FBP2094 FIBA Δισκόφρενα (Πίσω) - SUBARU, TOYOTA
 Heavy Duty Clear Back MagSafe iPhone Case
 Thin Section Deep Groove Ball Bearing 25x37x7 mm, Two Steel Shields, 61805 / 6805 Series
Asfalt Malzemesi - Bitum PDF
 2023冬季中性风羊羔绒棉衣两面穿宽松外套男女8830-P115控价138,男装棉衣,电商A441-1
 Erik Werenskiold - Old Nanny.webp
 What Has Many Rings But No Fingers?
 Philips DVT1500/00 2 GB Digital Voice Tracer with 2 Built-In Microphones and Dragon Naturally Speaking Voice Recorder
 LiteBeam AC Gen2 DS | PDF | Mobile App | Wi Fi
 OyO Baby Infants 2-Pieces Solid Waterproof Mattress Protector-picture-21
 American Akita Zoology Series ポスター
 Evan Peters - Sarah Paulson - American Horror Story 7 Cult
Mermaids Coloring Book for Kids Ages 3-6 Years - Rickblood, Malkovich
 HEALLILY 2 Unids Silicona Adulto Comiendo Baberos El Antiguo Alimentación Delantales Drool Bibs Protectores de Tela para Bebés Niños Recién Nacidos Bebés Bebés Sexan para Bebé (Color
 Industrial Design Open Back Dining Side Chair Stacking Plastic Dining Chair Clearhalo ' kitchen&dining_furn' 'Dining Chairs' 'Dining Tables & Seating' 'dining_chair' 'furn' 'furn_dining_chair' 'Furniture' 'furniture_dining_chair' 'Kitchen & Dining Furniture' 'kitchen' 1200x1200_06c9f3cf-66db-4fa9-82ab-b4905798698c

::::::::::

TASK OBJECTIVE | Reproduce all of the records above, replacing "Coloring Book" with "Activity Book" and leaving every other character unchanged.

EXPECTED ANSWER |
FBP2094 FIBA Δισκόφρενα (Πίσω) - SUBARU, TOYOTA
 Heavy Duty Clear Back MagSafe iPhone Case
 Thin Section Deep Groove Ball Bearing 25x37x7 mm, Two Steel Shields, 61805 / 6805 Series
Asfalt Malzemesi - Bitum PDF
 2023冬季中性风羊羔绒棉衣两面穿宽松外套男女8830-P115控价138,男装棉衣,电商A441-1
 Erik Werenskiold - Old Nanny.webp
 What Has Many Rings But No Fingers?
 Philips DVT1500/00 2 GB Digital Voice Tracer with 2 Built-In Microphones and Dragon Naturally Speaking Voice Recorder
 LiteBeam AC Gen2 DS | PDF | Mobile App | Wi Fi
 OyO Baby Infants 2-Pieces Solid Waterproof Mattress Protector-picture-21
 American Akita Zoology Series ポスター
 Evan Peters - Sarah Paulson - American Horror Story 7 Cult
Mermaids Activity Book for Kids Ages 3-6 Years - Rickblood, Malkovich
 HEALLILY 2 Unids Silicona Adulto Comiendo Baberos El Antiguo Alimentación Delantales Drool Bibs Protectores de Tela para Bebés Niños Recién Nacidos Bebés Bebés Sexan para Bebé (Color
 Industrial Design Open Back Dining Side Chair Stacking Plastic Dining Chair Clearhalo ' kitchen&dining_furn' 'Dining Chairs' 'Dining Tables & Seating' 'dining_chair' 'furn' 'furn_dining_chair' 'Furniture' 'furniture_dining_chair' 'Kitchen & Dining Furniture' 'kitchen' 1200x1200_06c9f3cf-66db-4fa9-82ab-b4905798698c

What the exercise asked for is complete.